Our extensive discussions also ranged to address questions about the disruption that the technology might cause. Irrespective of the FDO framework, value-adding changes to digital objects derived from collection catalogue records will occur beyond the scope of CMS and curatorial practice. However, that is happening today as distributed researchers and automated methods update and annotate copies of specimen records in aggregation databases with no synchronisation with source CMSs. A global FDO framework could make it easier for annotated records to be linked back to the source CMS.
A global network of Digital Extended Specimens could attenuate the traditional status of a museum as the “Source of Authority” for information about their holdings. Specimen records in institutional CMS will continue to be the coin of the realm for collection curation and asset management, but, ultimately, many of those records may no longer be the authoritative, complete or up-to-date sources of information for the specimens they proxy.
Although it would be futile to predict the exact consequences of this technological change, the emergence of an FDO-enabled DES network will motivate researchers and their museum stakeholders to re-evaluate their roles and level of participation in the re-architected data community. Natural history museums represent a massive, distributed archive of Earth’s biological and geological diversity. Once specimen data are pulsing through the pipelines and services of a networked DES, will there be incentives for collections' institutions to curate and update records in a re-partitioned specimen data space, organised along biogeographic or taxonomic themes and let the traditional collection cataloguing, curation and primary publishing paradigm give way? We are excited about exploring these questions with global stakeholders to find a sustainable implementation model.
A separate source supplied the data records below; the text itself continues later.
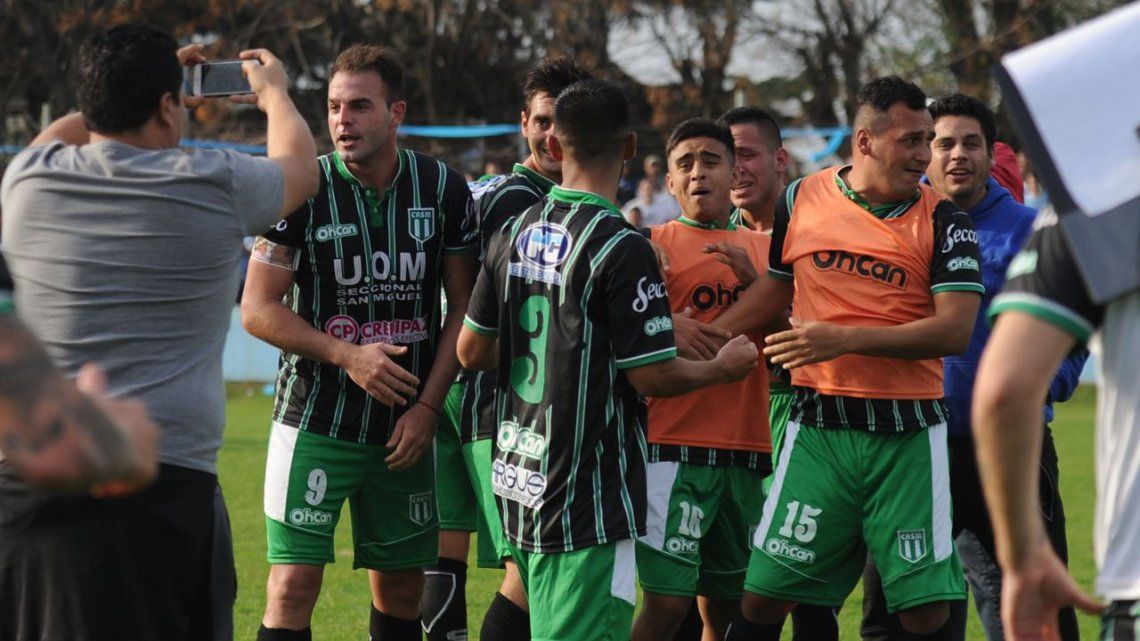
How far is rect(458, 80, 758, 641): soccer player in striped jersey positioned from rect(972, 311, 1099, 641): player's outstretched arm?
1.78 m

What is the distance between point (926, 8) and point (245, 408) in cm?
1726

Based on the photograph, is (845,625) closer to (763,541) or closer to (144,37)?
(763,541)

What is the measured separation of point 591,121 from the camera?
4.52m

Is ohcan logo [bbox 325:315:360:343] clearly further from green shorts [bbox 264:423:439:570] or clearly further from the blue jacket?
the blue jacket

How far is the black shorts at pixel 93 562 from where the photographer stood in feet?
11.7

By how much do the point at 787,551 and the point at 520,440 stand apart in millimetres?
1295

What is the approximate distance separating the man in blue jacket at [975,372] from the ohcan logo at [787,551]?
59cm

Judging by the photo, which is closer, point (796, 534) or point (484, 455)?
point (796, 534)

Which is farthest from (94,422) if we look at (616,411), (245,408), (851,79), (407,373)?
(851,79)

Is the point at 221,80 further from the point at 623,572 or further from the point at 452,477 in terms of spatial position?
the point at 452,477

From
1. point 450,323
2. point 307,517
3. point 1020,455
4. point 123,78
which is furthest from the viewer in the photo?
point 450,323

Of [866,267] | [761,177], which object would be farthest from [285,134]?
[761,177]

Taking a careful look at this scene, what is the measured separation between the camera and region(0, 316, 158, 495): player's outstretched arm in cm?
231

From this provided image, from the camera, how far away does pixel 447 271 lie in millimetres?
5594
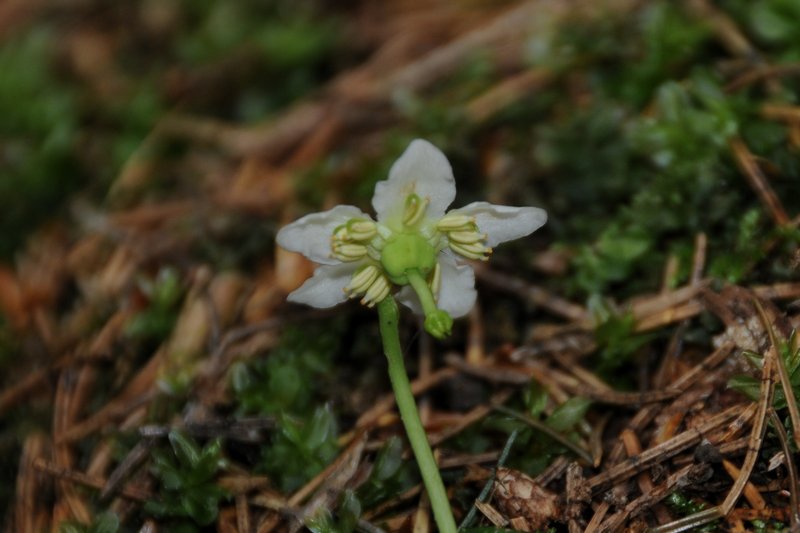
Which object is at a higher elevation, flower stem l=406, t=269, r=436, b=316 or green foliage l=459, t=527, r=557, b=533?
flower stem l=406, t=269, r=436, b=316

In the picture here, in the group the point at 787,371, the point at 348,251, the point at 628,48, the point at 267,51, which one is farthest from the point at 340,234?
the point at 267,51

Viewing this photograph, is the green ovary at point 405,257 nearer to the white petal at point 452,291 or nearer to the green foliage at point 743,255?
the white petal at point 452,291

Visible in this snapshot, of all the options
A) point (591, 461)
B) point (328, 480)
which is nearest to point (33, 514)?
point (328, 480)

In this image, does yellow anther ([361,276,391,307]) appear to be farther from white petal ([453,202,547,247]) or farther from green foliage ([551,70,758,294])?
green foliage ([551,70,758,294])

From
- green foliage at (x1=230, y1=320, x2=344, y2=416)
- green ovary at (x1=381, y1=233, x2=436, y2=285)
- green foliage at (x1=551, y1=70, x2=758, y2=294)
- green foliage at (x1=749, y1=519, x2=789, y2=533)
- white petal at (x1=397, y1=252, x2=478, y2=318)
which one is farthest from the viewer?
green foliage at (x1=551, y1=70, x2=758, y2=294)

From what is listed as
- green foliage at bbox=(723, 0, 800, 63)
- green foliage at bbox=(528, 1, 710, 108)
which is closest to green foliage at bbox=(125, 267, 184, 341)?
green foliage at bbox=(528, 1, 710, 108)

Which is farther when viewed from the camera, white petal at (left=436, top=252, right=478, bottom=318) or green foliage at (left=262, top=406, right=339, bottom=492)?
green foliage at (left=262, top=406, right=339, bottom=492)

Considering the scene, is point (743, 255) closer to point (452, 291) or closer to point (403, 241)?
point (452, 291)

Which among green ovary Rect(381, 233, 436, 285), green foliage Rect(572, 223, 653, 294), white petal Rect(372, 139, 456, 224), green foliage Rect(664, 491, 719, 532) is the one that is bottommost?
green foliage Rect(664, 491, 719, 532)

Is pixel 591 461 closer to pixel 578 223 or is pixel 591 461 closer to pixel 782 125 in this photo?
pixel 578 223
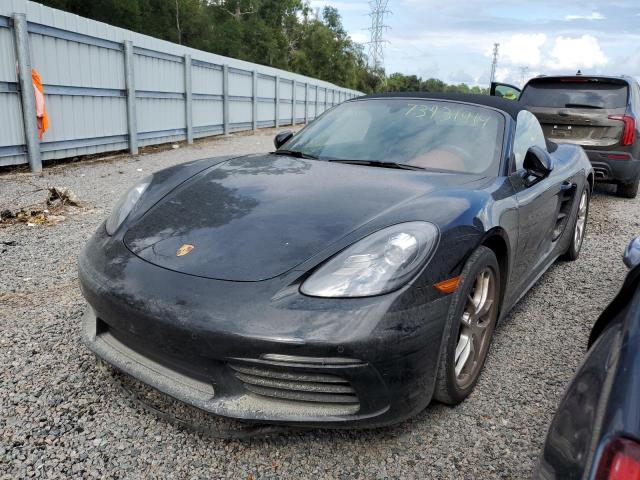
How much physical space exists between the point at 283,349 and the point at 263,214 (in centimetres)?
76

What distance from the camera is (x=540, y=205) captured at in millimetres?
3033

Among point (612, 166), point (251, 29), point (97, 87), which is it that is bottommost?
point (612, 166)

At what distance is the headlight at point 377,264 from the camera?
69.7 inches

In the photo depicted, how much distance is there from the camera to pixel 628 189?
23.5 ft

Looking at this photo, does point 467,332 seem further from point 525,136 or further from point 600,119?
point 600,119

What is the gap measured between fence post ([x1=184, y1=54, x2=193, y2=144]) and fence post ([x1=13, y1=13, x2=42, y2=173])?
5.04 meters

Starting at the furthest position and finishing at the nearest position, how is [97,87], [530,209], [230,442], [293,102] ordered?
1. [293,102]
2. [97,87]
3. [530,209]
4. [230,442]

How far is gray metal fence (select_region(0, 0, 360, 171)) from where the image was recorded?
22.0 feet

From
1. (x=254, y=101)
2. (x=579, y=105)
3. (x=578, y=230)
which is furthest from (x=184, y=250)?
(x=254, y=101)

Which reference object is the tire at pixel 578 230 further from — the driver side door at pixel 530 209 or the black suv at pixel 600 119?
the black suv at pixel 600 119

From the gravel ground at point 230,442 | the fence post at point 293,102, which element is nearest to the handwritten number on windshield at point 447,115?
the gravel ground at point 230,442

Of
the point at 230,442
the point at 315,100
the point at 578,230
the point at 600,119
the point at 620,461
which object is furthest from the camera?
the point at 315,100

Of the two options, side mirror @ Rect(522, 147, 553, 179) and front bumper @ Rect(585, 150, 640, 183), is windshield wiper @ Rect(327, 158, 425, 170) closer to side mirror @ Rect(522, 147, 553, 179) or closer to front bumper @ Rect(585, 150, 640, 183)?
side mirror @ Rect(522, 147, 553, 179)

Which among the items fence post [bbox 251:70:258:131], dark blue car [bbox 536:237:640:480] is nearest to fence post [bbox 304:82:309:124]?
fence post [bbox 251:70:258:131]
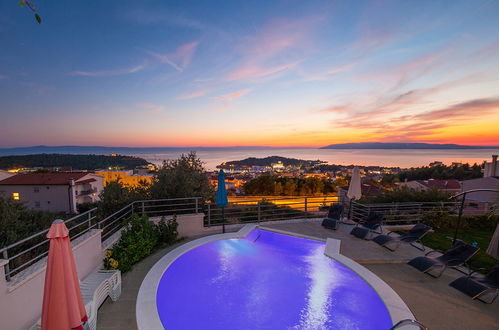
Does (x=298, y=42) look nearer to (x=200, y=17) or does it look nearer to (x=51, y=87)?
(x=200, y=17)

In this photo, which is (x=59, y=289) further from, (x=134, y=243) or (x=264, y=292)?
(x=264, y=292)

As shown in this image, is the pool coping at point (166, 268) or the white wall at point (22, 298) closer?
the white wall at point (22, 298)

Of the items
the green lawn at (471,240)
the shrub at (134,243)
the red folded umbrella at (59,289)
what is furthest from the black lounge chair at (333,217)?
the red folded umbrella at (59,289)

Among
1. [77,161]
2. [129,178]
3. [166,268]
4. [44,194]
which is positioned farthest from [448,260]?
[77,161]

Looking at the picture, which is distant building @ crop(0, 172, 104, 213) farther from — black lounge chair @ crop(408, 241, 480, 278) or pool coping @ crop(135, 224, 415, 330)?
black lounge chair @ crop(408, 241, 480, 278)

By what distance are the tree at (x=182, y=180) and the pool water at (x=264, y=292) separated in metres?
2.58

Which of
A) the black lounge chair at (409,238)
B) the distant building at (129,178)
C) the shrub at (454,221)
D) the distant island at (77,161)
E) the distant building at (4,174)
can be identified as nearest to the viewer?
the black lounge chair at (409,238)

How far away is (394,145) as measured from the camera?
49469mm

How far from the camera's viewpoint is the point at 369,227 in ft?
26.9

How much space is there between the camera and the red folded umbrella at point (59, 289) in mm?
2359

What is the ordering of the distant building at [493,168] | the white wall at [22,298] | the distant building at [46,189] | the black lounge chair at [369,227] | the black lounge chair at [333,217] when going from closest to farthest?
the white wall at [22,298], the black lounge chair at [369,227], the black lounge chair at [333,217], the distant building at [493,168], the distant building at [46,189]

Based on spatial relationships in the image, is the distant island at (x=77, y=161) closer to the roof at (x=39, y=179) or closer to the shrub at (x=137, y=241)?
the roof at (x=39, y=179)

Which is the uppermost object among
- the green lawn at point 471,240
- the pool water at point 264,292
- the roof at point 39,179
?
the green lawn at point 471,240

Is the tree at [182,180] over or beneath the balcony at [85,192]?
over
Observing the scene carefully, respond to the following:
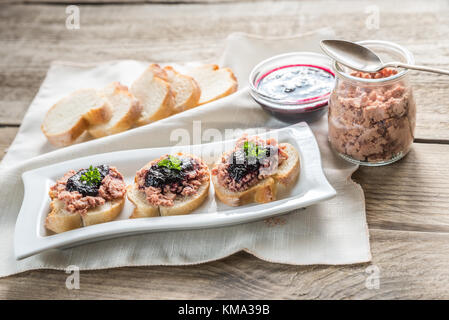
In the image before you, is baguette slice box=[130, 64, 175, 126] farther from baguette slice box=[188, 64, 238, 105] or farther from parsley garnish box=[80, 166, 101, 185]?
parsley garnish box=[80, 166, 101, 185]

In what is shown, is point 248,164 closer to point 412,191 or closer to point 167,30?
point 412,191

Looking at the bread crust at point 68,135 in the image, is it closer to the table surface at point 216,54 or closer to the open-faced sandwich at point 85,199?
the table surface at point 216,54

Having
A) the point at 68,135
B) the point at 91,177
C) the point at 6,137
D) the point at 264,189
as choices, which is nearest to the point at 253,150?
the point at 264,189

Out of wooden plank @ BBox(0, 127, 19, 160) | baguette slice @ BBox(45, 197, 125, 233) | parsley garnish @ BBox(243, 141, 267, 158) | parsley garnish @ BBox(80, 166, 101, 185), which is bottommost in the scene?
wooden plank @ BBox(0, 127, 19, 160)

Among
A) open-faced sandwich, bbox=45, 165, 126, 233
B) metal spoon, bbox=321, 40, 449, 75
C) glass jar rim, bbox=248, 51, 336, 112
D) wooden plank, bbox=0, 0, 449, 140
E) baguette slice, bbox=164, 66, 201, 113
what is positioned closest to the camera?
open-faced sandwich, bbox=45, 165, 126, 233

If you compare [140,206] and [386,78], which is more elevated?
[386,78]

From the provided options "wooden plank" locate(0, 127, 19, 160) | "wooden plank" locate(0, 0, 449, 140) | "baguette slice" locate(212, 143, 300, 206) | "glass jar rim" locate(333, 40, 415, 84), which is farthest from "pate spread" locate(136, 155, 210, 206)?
"wooden plank" locate(0, 0, 449, 140)

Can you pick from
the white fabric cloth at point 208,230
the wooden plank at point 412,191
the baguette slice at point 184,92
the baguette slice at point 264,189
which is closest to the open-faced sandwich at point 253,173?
the baguette slice at point 264,189
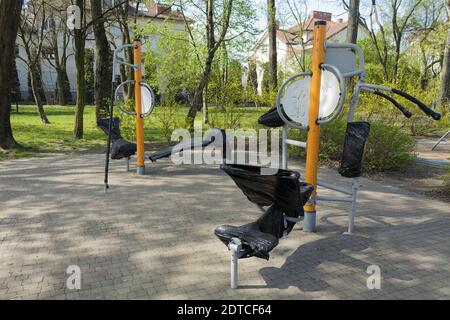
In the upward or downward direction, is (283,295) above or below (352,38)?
below

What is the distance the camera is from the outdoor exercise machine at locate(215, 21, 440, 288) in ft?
10.7

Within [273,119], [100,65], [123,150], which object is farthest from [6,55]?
[273,119]

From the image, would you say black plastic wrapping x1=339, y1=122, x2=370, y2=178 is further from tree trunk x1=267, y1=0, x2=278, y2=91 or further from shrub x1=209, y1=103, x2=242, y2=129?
tree trunk x1=267, y1=0, x2=278, y2=91

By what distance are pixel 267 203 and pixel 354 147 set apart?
118 cm

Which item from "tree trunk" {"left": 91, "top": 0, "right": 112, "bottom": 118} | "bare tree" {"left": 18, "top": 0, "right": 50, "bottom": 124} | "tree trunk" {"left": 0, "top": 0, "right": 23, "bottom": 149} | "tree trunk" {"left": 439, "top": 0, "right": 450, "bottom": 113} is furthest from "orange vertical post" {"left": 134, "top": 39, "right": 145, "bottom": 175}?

The application of the FDO framework to the DES cannot solve all challenges in scientific practices and data standardisation. However, similar to the earlier technological interoperability of the Internet, it can provide a needed layer to overcome the obstacles to data stewardship and standardisation of cross-disciplinary data. While our focus in this paper centres on the challenges related to specimens and extended specimens, it is worth noting that the concept of FDOs can be extended to encompass the broader field of biodiversity research.
The FDO framework is agnostic to the social and political challenges involved in global integration for facilitating easier research access. However, given the pressing issues of biodiversity and climate change, we are compelled to explore how data records can be transformed into FAIR Digital Objects, ensuring broader access and seamless interoperability. Implementing FAIR principles and adopting the FDO framework are keys to meeting the demands of the present times and maximising the potential for impactful research and collaboration across diverse scientific domains.
The authors would like to acknowledge the attendees of the First International Conference on FAIR Digital Objects (2022) for their valuable feedback. We also want to express our gratitude for the feedback provided by the DiSSCo Technical Team. The work on DiSSCo received funding from the European Union under grant agreements no. 871043 (DiSSCo Prepare) and 101007492 (BiCIKL).
A reviewer of this paper is affiliated with the DiSSCo Project.